Dependents of western diplomats began leaving Poland today because of uncertainty over the danger, and the British government advised its citizens not to travel to Warsaw or northeastern Poland.
A spokesman of the Canadian Embassy said a group of 12 dependents would leave for West Germany on a voluntary basis tomorrow, "because we can't get sufficient information both about the present situation and the future situation." The French Embassy advised dependents to leave Warsaw yesterday.
A U.S. Embassy spokesman said tonight that no embassy employes or dependents had left the country and they had not been advised to do so. However, he said, U.S. officials here had taken the precaution of importing bottled water from Germany for its staff.
Leaflets distributed by opposition groups sharply criticized the lack of official information and citizens interviewed around the city commonly expressed anger at the government.
"We never would have known about this if it hadn't been for third parties in the West," complained Eva, a young woman who brought her 1-year-old son, Pavel, to a city park this afternoon. "I'd like to know the reasons why this happened, and I'd like to know whether it's safe to bring my child outdoors.
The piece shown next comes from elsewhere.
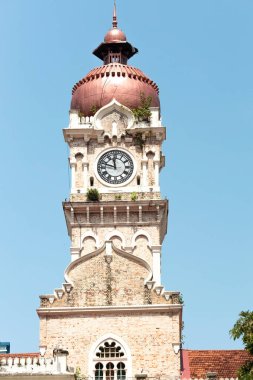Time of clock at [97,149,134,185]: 11:47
But in fact we don't know what's going on."
Several persons said they feared they had learned of the danger too late and had not been able to take steps to protect themselves and their children when the radiation levels were at their highest. "I wasn't able to help myself," said a young, pregnant woman in a park, "and now no one is able to help me."
Still, many Poles appeared to have retained an ability to laugh at their predicament. At a public cabaret show in Warsaw last night, jokes were rife about what one wit called "the cloud of friendship" in mockery of official propaganda about Soviet-Polish relations. "May you have a radiant May 1," a performer told the audience.